Brief 1 ▸
Decide whether each statement below agrees with the page excerpt about the writer's parents and their house. For each one, answer yes or no and quote the words of the excerpt that decide it.
(a) The writer's parents died more than a year apart.
(b) The writer's father worked for New York Telephone before he turned to his art.
(c) The real estate agents told the family that buyers in Florida want plain rooms.
Brief 2 ▸
Pick up the page excerpt about the writer's parents and their house after its final sentence and write the next part.

What was an uncomfortable conversation became a painful reality when my parents died within seven months of each other. Thus began the process of trashing their 15-year installation.

My parents were artists -- my mother a painter, who'd worked in fashion and interior design, and my father a woodworker and sculptor who could finally hone his visions after a New York Telephone career.

Unlike the minimalist designer Zoran, my mother believed more is more. A sofa isn't a sofa unless it is covered with patterned pillows, trimmed with tassels and fringe. More tassels dangled from the armoire she hand-painted with a crackle finish, then stenciled with a border of delicate roses.

"This is Florida," said the real estate agents. "People want white. They want plain."

Lifelong New Yorkers, my parents ogled Victorian mansions with detailed wood paneling in the Prospect Park South section of Brooklyn where we lived. My father loved the architecture of his boyhood, from the Loewe's King Movie Theater to Luna Park, and my mother took inspiration from House and Garden, English Country Houses and Cottage Style. The house in Palm Beach County, where they spent the last 15 years of their lives, was their canvas.

Data extracts ▸
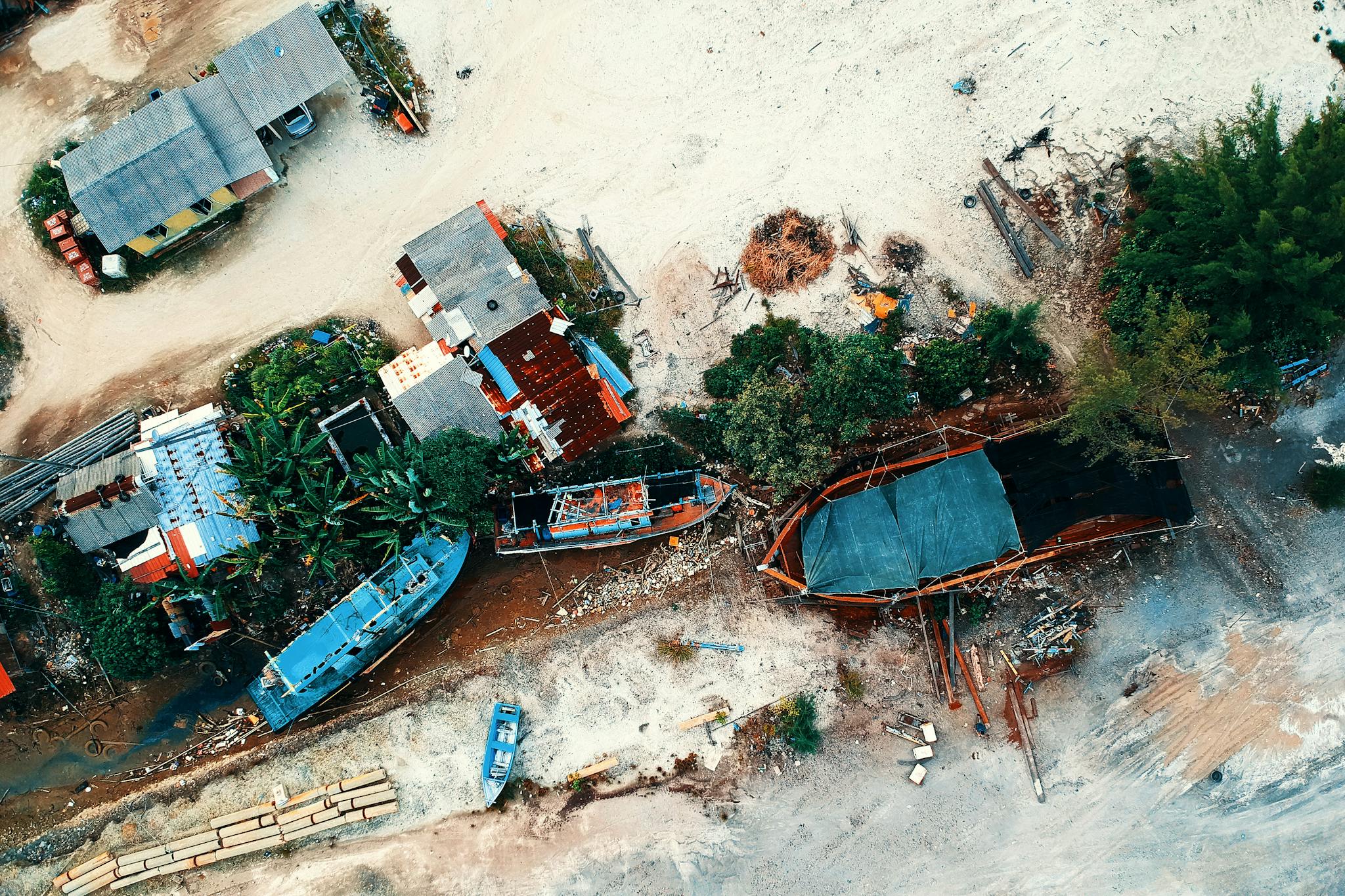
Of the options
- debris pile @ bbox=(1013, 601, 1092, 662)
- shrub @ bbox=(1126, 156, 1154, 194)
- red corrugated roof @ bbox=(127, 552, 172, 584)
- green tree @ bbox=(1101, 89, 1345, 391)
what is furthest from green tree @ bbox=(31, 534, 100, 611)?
shrub @ bbox=(1126, 156, 1154, 194)

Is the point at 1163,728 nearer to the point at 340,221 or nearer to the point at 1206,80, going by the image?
the point at 1206,80

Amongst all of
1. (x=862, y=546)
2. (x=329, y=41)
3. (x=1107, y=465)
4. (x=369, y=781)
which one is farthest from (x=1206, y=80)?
(x=369, y=781)

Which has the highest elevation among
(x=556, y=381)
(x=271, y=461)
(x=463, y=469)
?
(x=271, y=461)

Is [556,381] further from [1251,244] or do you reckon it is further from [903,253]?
[1251,244]

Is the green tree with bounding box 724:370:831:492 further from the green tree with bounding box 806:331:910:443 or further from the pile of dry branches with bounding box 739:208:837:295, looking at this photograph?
the pile of dry branches with bounding box 739:208:837:295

Written reply 1 ▸
(a) No: "my parents died within seven months of each other"
(b) Yes: "who could finally hone his visions after a New York Telephone career"
(c) Yes: "People want white. They want plain."

Written reply 2 ▸
My mother redid the floors in a high luster oak. My father created pediments and pilasters, plinths and porticos, dressing up the plain and simple lines left by the developer. Every doorway was enshrined with a unique sculptural molding, often in the shape of a lunette. He would scour second-hand stores for cabriole table legs and gargoyles and incorporate these, employing a jigsaw to carve Victorian scrolls.

He and my mother worked together. She would design something - a buffet, a sideboard - and he would build it, after which she would hand finish the surface. They gave house tours to all who visited. It could have -- it should have -- been a magazine spread.

"All this molding has to be removed," said the woman in white linen to whom we were offering the listing. "No one wants it."

Even the fireplace mantel my father carved by hand, with its stained glass screen?

"It has to go. No one wants a fireplace in a tropical climate."

At the front door, on the sculpted knee wall my father built, was a wooden horse he carved. "No one wants your parents' folk art," she said, making notes on her clipboard.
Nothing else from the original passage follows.